Explicit Congestion Notification (ECN), on the other hand, curtails transmit rates during congestion while enabling traffic to persist, albeit at reduced rates, until congestion subsides. The goal of ECN is to reduce packet loss and delay by making the traffic source decrease the transmission rate until the congestion clears. This process entails marking packets with ECN bits at congestion points by setting the ECN bits to 11 in the IP header. The presence of this ECN marking prompts receivers to generate Congestion Notification Packets (CNPs) sent back to source, which signal the source to throttle traffic rates.

Combining PFC and ECN offers the most effective congestion relief in a lossless IP fabric supporting RoCEv2, while safeguarding against packet loss. To achieve this, when implementing PFC and ECN together, their parameters should be carefully selected so that ECN is triggered before PFC.

Load Balancing

The fabric architecture used in this JVD for both the Frontend and backend follows the 2-stage clos design, with every leaf node connected to all the available spine nodes, and via multiple interfaces. As a result, multiple paths are available between the leaf and spine nodes to reach other devices.

AI traffic characteristics may impede optimal link utilization when implementing traditional Equal Cost Multiple Path (ECMP) static load balancing over these paths.
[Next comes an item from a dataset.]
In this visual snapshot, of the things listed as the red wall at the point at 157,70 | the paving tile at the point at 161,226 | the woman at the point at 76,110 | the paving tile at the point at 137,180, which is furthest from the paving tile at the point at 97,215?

This is because the hashing algorithm which looks at specific fields in the packet headers will result in multiple flows mapped to the same link due to their similarities. Consequently, certain links will be favored, and highly utilized links may impede the transmission of smaller, low-bandwidth flows, leading to potential collisions, congestion and packet drops. To improve the distribution of traffic across all the available paths Dynamic Load Balancing (DLB) should be implemented on the leaf and spine nodes, instead of traditional ECMP.

Dynamic Load Balancing (DLB) ensures that all paths are utilized equally by not only looking at the packet headers to select a path for a given flow, but by also considering real-time link quality based on port load (link utilization) and port queue depth. This method provides better results when multiple long-lived flows moving large amounts of data need to be load balanced.

Note:

Each Language model will have a different traffic profile and characteristics, and therefore, class of service will need to be tuned to the specific model or models in use. Introduction to Congestion Control in Juniper AI Networks explores how to build a lossless fabric for AI workloads using DCQCN (ECN and PFC) congestion control methods and DLB. The document uses the DLRM training model as a reference and demonstrates how different congestion parameters such as ECN and PFC counters, input drops and tail drops can be monitored to adjust configuration and build a lossless fabric infrastructure for RoCEv2 traffic. Load Balancing in the Data Center provides a comprehensive deep dive into the various load-balancing mechanisms and their evolution to suit the needs of the data center.